I originally designed what became our DermaClear blend for him, and at the first sign of the dreaded sores, in went the herbs and on went aloe-vera gel with appropriate essential oils, now our DermaClearGel. The final piece of the jigsaw was introducing forage balanced minerals for all my horses in 2007 - once his internal system was cleaned up, the dreaded mud issues vanished and he's been clear since then. I don't even think about Murf and mud now.

Then there was our adorable Kelso, without whom there wouldn't be an EquiNatural. He came to me as a known chronic sweet itch sufferer; fully hogged and with suppurating sores over his mane, tail and rump from where he'd rubbed himself raw. I witnessed first hand how stressful this was for him, and it was heartbreaking to watch.

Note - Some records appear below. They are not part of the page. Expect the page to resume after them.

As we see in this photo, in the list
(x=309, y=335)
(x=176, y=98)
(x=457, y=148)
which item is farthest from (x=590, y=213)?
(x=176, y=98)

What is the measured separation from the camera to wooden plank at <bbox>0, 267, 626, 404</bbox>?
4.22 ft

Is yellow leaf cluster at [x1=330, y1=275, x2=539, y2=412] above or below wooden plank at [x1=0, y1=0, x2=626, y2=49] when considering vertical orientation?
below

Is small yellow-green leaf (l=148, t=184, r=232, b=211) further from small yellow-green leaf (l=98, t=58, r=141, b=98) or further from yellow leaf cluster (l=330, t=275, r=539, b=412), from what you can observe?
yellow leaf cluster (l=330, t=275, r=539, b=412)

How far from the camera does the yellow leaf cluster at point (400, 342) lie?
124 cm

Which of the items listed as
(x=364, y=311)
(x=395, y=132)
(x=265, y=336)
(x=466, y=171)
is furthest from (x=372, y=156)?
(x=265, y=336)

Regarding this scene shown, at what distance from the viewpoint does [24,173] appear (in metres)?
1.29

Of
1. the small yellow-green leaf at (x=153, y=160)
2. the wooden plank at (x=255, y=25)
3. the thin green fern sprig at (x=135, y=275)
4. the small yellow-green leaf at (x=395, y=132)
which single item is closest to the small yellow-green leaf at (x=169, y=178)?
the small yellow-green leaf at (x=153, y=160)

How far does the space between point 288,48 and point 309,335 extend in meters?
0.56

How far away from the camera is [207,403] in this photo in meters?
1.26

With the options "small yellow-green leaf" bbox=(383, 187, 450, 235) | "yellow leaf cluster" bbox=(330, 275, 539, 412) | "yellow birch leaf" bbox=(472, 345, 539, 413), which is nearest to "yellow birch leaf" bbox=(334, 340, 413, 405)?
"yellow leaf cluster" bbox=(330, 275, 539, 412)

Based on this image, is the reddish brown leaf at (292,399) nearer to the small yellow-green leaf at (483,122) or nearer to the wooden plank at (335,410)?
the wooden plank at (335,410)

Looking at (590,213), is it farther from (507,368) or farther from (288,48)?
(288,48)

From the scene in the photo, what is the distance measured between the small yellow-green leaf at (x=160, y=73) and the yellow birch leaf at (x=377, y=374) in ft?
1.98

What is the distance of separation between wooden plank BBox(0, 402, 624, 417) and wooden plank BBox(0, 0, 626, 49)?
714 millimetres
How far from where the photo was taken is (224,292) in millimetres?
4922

I originally designed what became our herbal SkinTonic and our aloe SwItchGel for him, after watching him repeatedly trash his eye-wateringly expensive, specialist sweet itch rugs. Within three months on the herbs on the blend, he grew a full mane and tail for the first time in his life - he was 17 at the time.

Then, in 2017 I adopted a chunky native boy, MacAttack (named appropriately as his mission in life is to attack humans!). Mac has chronic sweet itch as well - the reason why I adopted him - and he's also on the same regime as Kelso was. You can see his story in our CASE STUDIES page.

Skin conditions can put a halt on everything and force management changes that weren't necessarily on the agenda. However, with a clean diet and a detoxed immune system, there's an excellent range of appropriate herbs to help get coat and skin health back on track, alongside balanced minerals and micronised linseed in the feedbowl for the super-beneficial Omega 3 fats.

NB. Canadian Journal of Veterinary Research, October 2002 - Linseed was found to help control itchy skin symptoms as a result of the Culicoides midge bite.